**Consignes écrites:**
- A) D'après le compte rendu de la séance sur l'abri pour requérants d'asile, combien de places dans des cantonnements militaires le canton espère-t-il ouvrir avec le soutien de la Confédération ?
- B) Rédigez la suite du compte rendu de la séance sur l'abri pour requérants d'asile, en reprenant après sa dernière phrase.

-------- Passage cité

S'ouvre ensuite une série de questions dans la salle. La première s'enquiert de la possibilité d'autres lieux pour loger les requérant-e-s, étant donné que cet abri doit être provisoire. Philippe Leuba abonde alors dans le sens de la question, en confirmant qu'il s'agit bien d'une structure temporaire, que le cantons a plusieurs projets de construction de structures « hors-sol » pour y déplacer les requérants et que surtout le canton compte avec le soutien de la Confédération, qui tarde à venir s'impatiente M. Leuba, en vue de l'ouverture de 300 places dans des cantonnements militaires. De plus, l'autre solution est très simple: l'accélération des procédures d'asile devrait permettre de réduire toujours plus le temps d'attente et donc de limiter le besoin de logement. Enfin, encore plus efficaces, des expulsions plus rapides devraient aussi réduire ces fâcheux problèmes d'hébergement. Philippe Leuba a d'ailleurs rappelé à ce propos que le canton de Vaud est celui qui expulse le plus de personnes ayant été condamnées pénalement, triste performance qu'il a brandit 3 fois durant la séance, espérant ainsi rasséréner son auditoire. Deuxième question: pourquoi met-on les requérants dans les agglomérations urbaines et non dans des baraquements à la campagne et à la montagne? Une question qui semble avoir particulièrement plu à M. Leuba qui s'empresse de répondre: « nous en avons aussi au fin fond du Valais !» », et de nous faire ensuite un exposé sur l'équilibre et la proportionnalité acceptable entre requérants et population locale et donc l'impossibilité de mettre « ces gens » dans un petit village, la proportion se rapprochant affreusement du 1 pour 1! Il est donc pour ainsi dire mathématiquement juste de « répartir de manière équitable » le poids, le fardeau, bref le problème entres les régions, villes et villages. Une personne qui serait entrée dans la salle à ce moment aurait pu croire à une discussion sur la répartition et la gestion des déchets nucléaires.
Deux questions ont suivi sur la sécurité des enfants (après l'introduction sur l'école, il fallait s'y attendre). Là M. Leuba s'est fait très très compréhensif. Lorsqu'une lorsqu'une mère a manifesté sa crainte pour ses petites filles, surtout lorsque « ces gens » iraient fumer dehors la nuit, le conseiller d'Etat, touché, s'est presque confondu en excuses de devoir, malgré lui, ouvrir cet abri, ce qui, il le reconnaît, est une très mauvaise nouvelle pour la population. Il est désolé. Les cantons n'ont pas le choix. N'ont pas manqué enfin deux questions sur le trafic de drogue et la nationalité nigériane d'une partie des requérants du futur abri, mais là les réponses sont bien rodées: l'Evam ne tolère pas les stupéfiants et le canton expulse à tour de bras. Re-ouf!

----------------
-------- Extrait de données

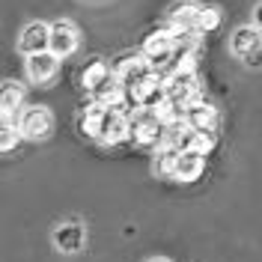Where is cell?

----------------

**Les résultats:**
- A) 300 places.

- B)
Donc jusque là, tout allait bien pour Messieurs Imhof, Rochat et Leuba. Puis, après ces quelques premières questions brossant dans le sens du poil la machine politique de l'éloignement des migrant-e-s, sont venues d'autres questions moins ronronnantes. Une femme veut savoir ce qu'il advient des personnes après qu'on les ait renvoyées et si elles vont en prison dans leur pays? Mais enfin Madame, quelle drôle de question! Se préoccuper des personnes! Néanmoins, conciliant et très à l'écoute, M. Leuba l'a aussi rassurée en souriant: « non, non, Madame, ne vous en faites pas, ils ne vont pas en prison, ils rentrent simplement chez eux! ». Re-re Ouf! Mais d'autres interventions (de femmes toujours) se font plus insistantes, en revenant sur cette histoire de personnes. L'une d'entre elles rappelle que la mauvaise nouvelle c'est que si des personnes demandent l'asile c'est parce que des êtres humains sont persécutés et doivent fuir leur pays, et que donc l'attitude logique est de les accueillir plutôt que de se barricader dans la peur. Applaudissement dans la salle! Le trio à la table esquisse un sourire forcé. Plusieurs autres interventions suivent, toutes dans le même sens, pour rappeler que les requérant-e-s sont des personnes comme nous, sauf qu'ils ont dû quitter leur pays. Une assistante sociale, une enseignante, une pasteure parlent à tour de rôle de leur expérience positive avec les migrant-e-s, tordant le coup aux préjugés, et demandent à la commune d'organiser des rencontres et des activités avec les requérants de l'abri qui va s'ouvrir.
Le sourire du trio à table est de plus en plus figé. Il est évident qu'ils n'ont pas anticipé ce type de questions. Lorsqu'un ancien requérant d'asile prend la parole pour parler de son parcours, de sa situation et qu'il ose démonter l'affirmation de M. Leuba sur le fait que la « grande majorité » des requérant-e-s ne sont que des « réfugiés économiques », le trio ne sourit plus. Il deviendra finalement carrément hostile lorsque nous prenons la parole en tant que membres de la Coordination asile-migration Vaud pour dénoncer la politique de criminalisation et de mise à l'écart des personnes migrantes. Le masque est tombé!
Cette petite incursion en terrain communal de la périphérie lausannoise nous aura fourni un exemple très parlant de la manière dont les autorités façonnent dans la tête des gens « le problème de l'asile ». On aura pu constater de manière très concrète comment le racisme institutionnel tente de s'implanter dans les modes de vie et les opinions des gens. Et nous aurons pu découvrir qu'une majorité de personnes ne marchaient pas dans la combine. Le message de haine que M. Leuba était venu proférer n'a pas (encore, ici) trouvé de terreau très fertile. Mais il s'y attèle, c'est certain.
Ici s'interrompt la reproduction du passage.